The National Sleep Foundation reports:
Each year, millions of men in American seek treatment for erectile dysfunction (ED), a condition that is often associated with obstructive sleep apnea (OSA). Since its introduction in 1998, Viagra has become the most common form of treatment for ED. It works by enhancing the effects of nitric oxide, a compound that relaxes muscles in the penis and allows for increased blood flow, triggering an erection. Now a new study by a team of Brazilian and American researchers suggests that a single 50-mg dose of Viagra may actually worsen symptoms of obstructive sleep apnea (OSA). The study involved 14 middle-aged men with severe OSA in a double-blind crossover study. Using polysomnography, the researchers analyzed the severity of symptoms and found a significant increase following a dose of Viagra compared to placebo.
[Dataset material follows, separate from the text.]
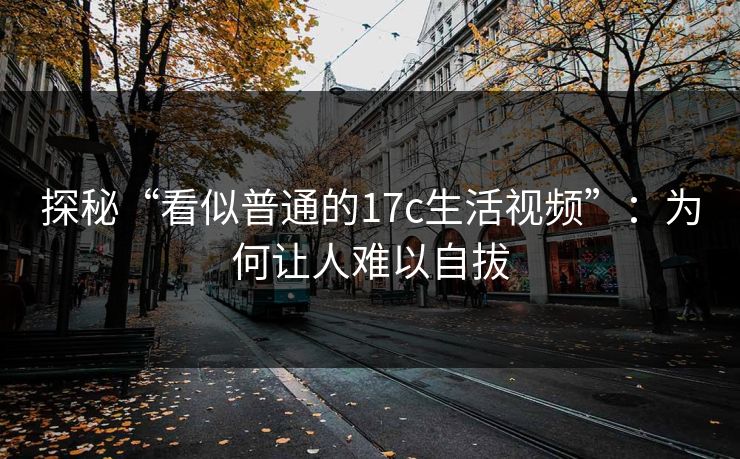 探秘“看似普通的17c生活视频”：为何让人难以自拔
Here is the abstract for the study:
A Double-blind, Placebo-Controlled, Crossover Study of Sildenafil in Obstructive Sleep Apnea
Suely Roizenblatt, MD, PhD; Christian Guilleminault, MD, BiolD; Dalva Poyares, MD, PhD; Fátima Cintra, MD, PhD; Adriana Kauati, PhD; Sergio Tufik, MD, PhD
Arch Intern Med. 2006;166:1763-1767.
Background Sildenafil prolongs the action of cyclic guanosine monophosphate and nitric oxide by inhibiting cyclic guanosine monophosphate–specific phosphodiesterase 5. It is largely used for erectile dysfunction, a highly prevalent condition in obstructive sleep apnea. Because nitric oxide promotes upper airway congestion, muscle relaxation, and pulmonary vasodilation, the aim of this study was to establish the impact of a single 50-mg dose of sildenafil on the sleep of patients with severe obstructive sleep apnea.
Methods Fourteen middle-aged men with severe obstructive sleep apnea were consecutively selected for this double-blind, placebo-controlled, crossover study. Exclusion criteria were obesity, cardiovascular and/or respiratory disease, and conditions that interfere with sleep. All-night polysomnography was preceded by a single 50-mg dose of sildenafil or matching placebo randomly administered at bedtime, after a washout period of 1 week.
Results In comparison to placebo, a single 50-mg dose of sildenafil significantly increased the percentage of total sleep time with an arterial oxygen saturation of less than 90% (mean ± SD, 14.2% ± 9.1% vs 8.5% ± 3.2%, P<.01), without a difference in the nadir of oxygen desaturation. The mean arterial oxygen saturation also decreased (92.1% ± 1.91% vs 93.8% ± 1.3%, P = .02), and the desaturation index increased (30.3 ± 18.1 events per hour vs 18.5 ± 14.6 events per hour, P<.001). There was an increase in apnea-hypopnea index (42.4 ± 25.5 events per hour vs 34.6 ± 24.1 events per hour, P = .01), involving mostly obstructive events.
Conclusion In patients with severe obstructive sleep apnea, a single 50-mg dose of sildenafil at bedtime worsens respiratory and desaturation events.

Based on this study, physicians should be cautious in prescribing Viagra, Cialis, or Levitra in patients with known or suspected untreated severe obstructive sleep apnea.